--- start DATA LINES ---

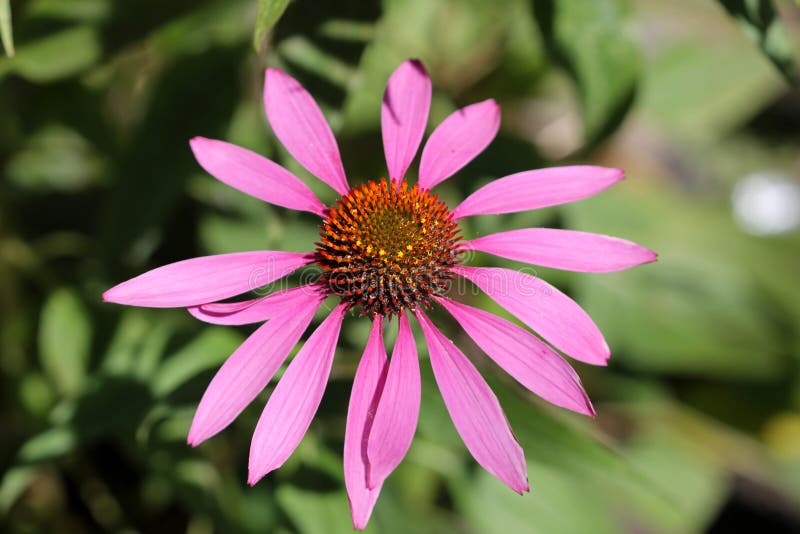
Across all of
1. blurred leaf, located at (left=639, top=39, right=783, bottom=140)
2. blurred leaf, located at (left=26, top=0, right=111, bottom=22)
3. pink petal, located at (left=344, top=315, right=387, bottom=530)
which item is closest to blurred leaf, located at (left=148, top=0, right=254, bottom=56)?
blurred leaf, located at (left=26, top=0, right=111, bottom=22)

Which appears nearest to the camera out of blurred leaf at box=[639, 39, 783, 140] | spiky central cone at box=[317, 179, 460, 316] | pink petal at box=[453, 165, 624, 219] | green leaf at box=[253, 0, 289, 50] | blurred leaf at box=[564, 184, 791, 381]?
green leaf at box=[253, 0, 289, 50]

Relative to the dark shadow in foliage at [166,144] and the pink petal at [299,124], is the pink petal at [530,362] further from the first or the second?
the dark shadow in foliage at [166,144]

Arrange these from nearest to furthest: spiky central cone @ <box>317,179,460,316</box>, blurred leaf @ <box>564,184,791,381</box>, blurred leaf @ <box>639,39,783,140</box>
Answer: spiky central cone @ <box>317,179,460,316</box> → blurred leaf @ <box>564,184,791,381</box> → blurred leaf @ <box>639,39,783,140</box>

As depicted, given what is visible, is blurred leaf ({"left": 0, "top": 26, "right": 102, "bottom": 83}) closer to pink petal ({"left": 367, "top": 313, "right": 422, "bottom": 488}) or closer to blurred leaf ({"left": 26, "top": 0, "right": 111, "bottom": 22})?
blurred leaf ({"left": 26, "top": 0, "right": 111, "bottom": 22})

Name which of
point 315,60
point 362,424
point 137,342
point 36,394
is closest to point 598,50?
point 315,60

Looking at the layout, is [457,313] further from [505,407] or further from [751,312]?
[751,312]
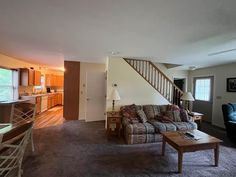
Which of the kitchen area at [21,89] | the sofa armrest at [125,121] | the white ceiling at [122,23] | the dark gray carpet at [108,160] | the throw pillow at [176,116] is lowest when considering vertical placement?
the dark gray carpet at [108,160]

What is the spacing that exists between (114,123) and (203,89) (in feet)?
14.9

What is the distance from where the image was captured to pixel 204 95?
6.11 m

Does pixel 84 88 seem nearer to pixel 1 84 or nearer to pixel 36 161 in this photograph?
pixel 1 84

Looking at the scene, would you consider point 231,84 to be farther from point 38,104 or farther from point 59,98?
point 59,98

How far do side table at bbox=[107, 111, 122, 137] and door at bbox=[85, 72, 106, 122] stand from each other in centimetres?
150

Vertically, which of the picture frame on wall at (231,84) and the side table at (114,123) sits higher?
the picture frame on wall at (231,84)

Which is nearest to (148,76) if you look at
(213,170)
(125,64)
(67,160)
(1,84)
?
(125,64)

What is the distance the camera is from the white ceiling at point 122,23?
1696 millimetres

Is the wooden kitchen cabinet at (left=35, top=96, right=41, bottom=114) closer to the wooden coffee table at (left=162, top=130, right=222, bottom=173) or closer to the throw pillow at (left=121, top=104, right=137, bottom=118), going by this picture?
the throw pillow at (left=121, top=104, right=137, bottom=118)

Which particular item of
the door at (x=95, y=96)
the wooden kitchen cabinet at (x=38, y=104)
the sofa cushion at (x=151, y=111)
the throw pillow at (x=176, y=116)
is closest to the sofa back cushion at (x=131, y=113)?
the sofa cushion at (x=151, y=111)

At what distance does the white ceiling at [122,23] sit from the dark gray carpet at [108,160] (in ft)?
7.81

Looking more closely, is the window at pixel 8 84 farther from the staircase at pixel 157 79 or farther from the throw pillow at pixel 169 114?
the throw pillow at pixel 169 114

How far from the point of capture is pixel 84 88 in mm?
5719

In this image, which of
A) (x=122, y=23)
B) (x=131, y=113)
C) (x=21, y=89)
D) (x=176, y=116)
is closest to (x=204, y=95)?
(x=176, y=116)
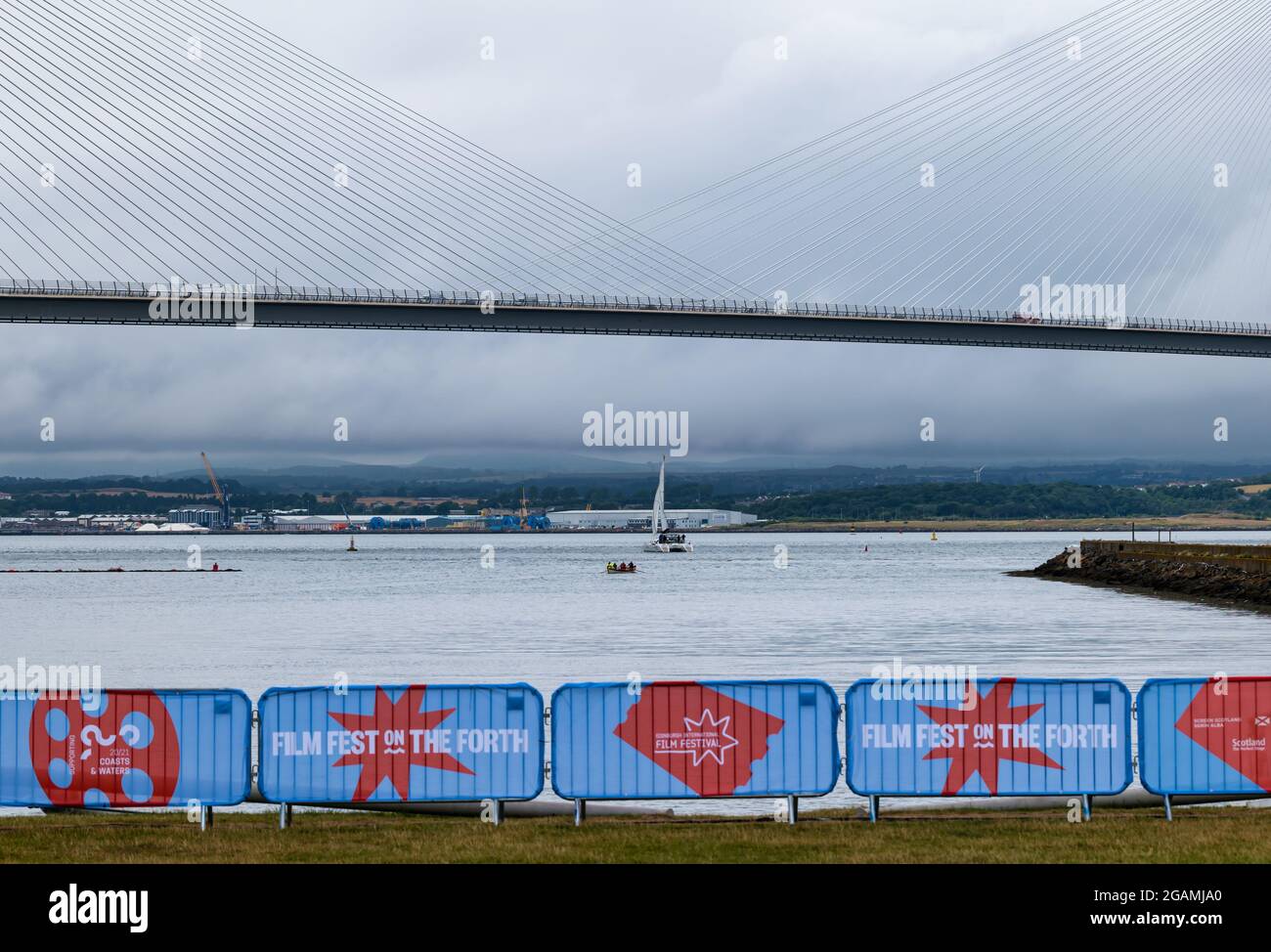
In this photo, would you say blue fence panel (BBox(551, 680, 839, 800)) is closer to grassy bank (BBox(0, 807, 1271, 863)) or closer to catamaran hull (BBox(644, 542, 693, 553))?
grassy bank (BBox(0, 807, 1271, 863))

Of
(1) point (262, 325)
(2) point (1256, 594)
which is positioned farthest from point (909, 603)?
(1) point (262, 325)

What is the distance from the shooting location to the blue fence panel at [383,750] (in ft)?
40.3

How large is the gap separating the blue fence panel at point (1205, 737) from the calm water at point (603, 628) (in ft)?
13.7

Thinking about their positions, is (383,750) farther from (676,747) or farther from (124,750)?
(676,747)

--- end DATA LINES ---

● **WHAT YOU WILL DO**
Copy out every line of the records above word for word, leaving out the pictures.

● **COMPLETED TASK**
Across all of
1. blurred leaf, located at (left=639, top=39, right=783, bottom=140)
2. blurred leaf, located at (left=26, top=0, right=111, bottom=22)
3. pink petal, located at (left=344, top=315, right=387, bottom=530)
which item is closest to blurred leaf, located at (left=148, top=0, right=254, bottom=56)?
blurred leaf, located at (left=26, top=0, right=111, bottom=22)

Which appears nearest to the camera out of blurred leaf at box=[639, 39, 783, 140] | spiky central cone at box=[317, 179, 460, 316] | pink petal at box=[453, 165, 624, 219] | green leaf at box=[253, 0, 289, 50] | blurred leaf at box=[564, 184, 791, 381]?
green leaf at box=[253, 0, 289, 50]

Relative to the dark shadow in foliage at [166,144] and the pink petal at [299,124], is the pink petal at [530,362] further from the first or the second?
the dark shadow in foliage at [166,144]

Arrange these from nearest to furthest: spiky central cone @ <box>317,179,460,316</box>, blurred leaf @ <box>564,184,791,381</box>, blurred leaf @ <box>639,39,783,140</box>
Answer: spiky central cone @ <box>317,179,460,316</box> → blurred leaf @ <box>564,184,791,381</box> → blurred leaf @ <box>639,39,783,140</box>

As depicted, given what is visible, is blurred leaf ({"left": 0, "top": 26, "right": 102, "bottom": 83}) closer to pink petal ({"left": 367, "top": 313, "right": 422, "bottom": 488}) or closer to blurred leaf ({"left": 26, "top": 0, "right": 111, "bottom": 22})?
blurred leaf ({"left": 26, "top": 0, "right": 111, "bottom": 22})

Name which of
point 315,60
point 362,424
point 137,342
point 36,394
is closest to point 598,50?
point 315,60

Looking at the layout, is [457,313] further from [505,407] or further from [751,312]?
[751,312]
Which of the kitchen area at [21,89] | the sofa armrest at [125,121] | the white ceiling at [122,23] | the dark gray carpet at [108,160] | the throw pillow at [176,116] is lowest when considering vertical placement?
the dark gray carpet at [108,160]

What is the spacing that exists between (114,123) and (203,89) (in feet)?
14.9

What is the distance from where the image was captured to pixel 204 95?
6.11 m

Does pixel 84 88 seem nearer to pixel 1 84 or nearer to pixel 36 161 in this photograph?
pixel 1 84

Looking at the scene, would you consider point 231,84 to be farther from point 38,104 or farther from point 59,98?
point 59,98

How far do side table at bbox=[107, 111, 122, 137] and door at bbox=[85, 72, 106, 122] stand from each other in centimetres?
150

Vertically, which of the picture frame on wall at (231,84) and the side table at (114,123) sits higher?
the picture frame on wall at (231,84)

Which is nearest to (148,76) if you look at
(213,170)
(125,64)
(67,160)
(1,84)
?
(125,64)

What is the distance the camera is from the white ceiling at point 122,23?
1696 millimetres

Is the wooden kitchen cabinet at (left=35, top=96, right=41, bottom=114) closer to the wooden coffee table at (left=162, top=130, right=222, bottom=173) or closer to the throw pillow at (left=121, top=104, right=137, bottom=118), going by this picture?
the throw pillow at (left=121, top=104, right=137, bottom=118)

Which particular item of
the door at (x=95, y=96)
the wooden kitchen cabinet at (x=38, y=104)
the sofa cushion at (x=151, y=111)
the throw pillow at (x=176, y=116)
is closest to the sofa back cushion at (x=131, y=113)?
the sofa cushion at (x=151, y=111)

At what distance does the white ceiling at [122,23] sit from the dark gray carpet at [108,160] (in ft)?
7.81

Looking more closely, is the window at pixel 8 84 farther from the staircase at pixel 157 79 or farther from the throw pillow at pixel 169 114?
the throw pillow at pixel 169 114

How far from the point of capture is pixel 84 88 in mm?
5719

In this image, which of
A) (x=122, y=23)
B) (x=131, y=113)
C) (x=21, y=89)
D) (x=176, y=116)
is closest to (x=204, y=95)?
(x=176, y=116)
In this photo, would you say blue fence panel (BBox(551, 680, 839, 800)) is closer to grassy bank (BBox(0, 807, 1271, 863)) or closer to catamaran hull (BBox(644, 542, 693, 553))?
grassy bank (BBox(0, 807, 1271, 863))

Of
(1) point (262, 325)
(2) point (1256, 594)
which is positioned farthest from point (909, 603)?
(1) point (262, 325)

What is the distance from the shooting location to the blue fence panel at [383,750] (in ft)?
40.3

How large is the gap separating the blue fence panel at point (1205, 737) from the calm water at point (603, 628) (in ft)?
13.7

Thinking about their positions, is (383,750) farther from (676,747) or farther from (124,750)?
(676,747)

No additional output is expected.